The nurse is caring for a client with a nasogastric tube that is attached to low suction. If the client's HCO3- is 30, which additional value is most likely to be noted in this client?
- A. pH 7.52
- B. pH 7.36
- C. pH 7.25
- D. pH 7.20
Correct Answer: A
Rationale: Loss of gastric fluid via nasogastric suction or vomiting causes metabolic alkalosis because of the loss of hydrochloric acid (HCl), an acid secreted in the stomach. This occurs as HCO3 rises above normal. Thus, the loss of hydrogen ions in the HCl results in alkalosis. A pH above 7.45 would be noted.

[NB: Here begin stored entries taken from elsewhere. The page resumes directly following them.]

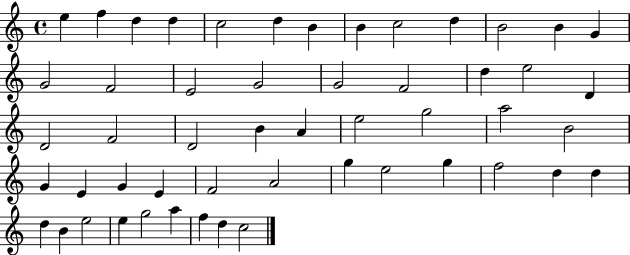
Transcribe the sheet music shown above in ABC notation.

X:1
T:Untitled
M:4/4
L:1/4
K:C
e f d d c2 d B B c2 d B2 B G G2 F2 E2 G2 G2 F2 d e2 D D2 F2 D2 B A e2 g2 a2 B2 G E G E F2 A2 g e2 g f2 d d d B e2 e g2 a f d c2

A client began receiving an intravenous (IV) infusion of packed red blood cells 30 minutes ago. What is the initial nursing action when the client reports itching and a tight sensation in the chest?
- A. Stop the transfusion.
- B. Check the client's temperature.
- C. Call the primary health care provider.
- D. Recheck the unit of blood for compatibility.
Correct Answer: A
Rationale: The symptoms reported by the client indicate that the client is experiencing a transfusion reaction. The first action of the nurse when a transfusion reaction is observed is to discontinue the transfusion. The IV of normal saline with new IV tubing is started and the primary health care provider is notified. The nurse then checks the client's vital signs: temperature, pulse, and respirations and then rechecks the unit of blood as appropriate for infusion into the client.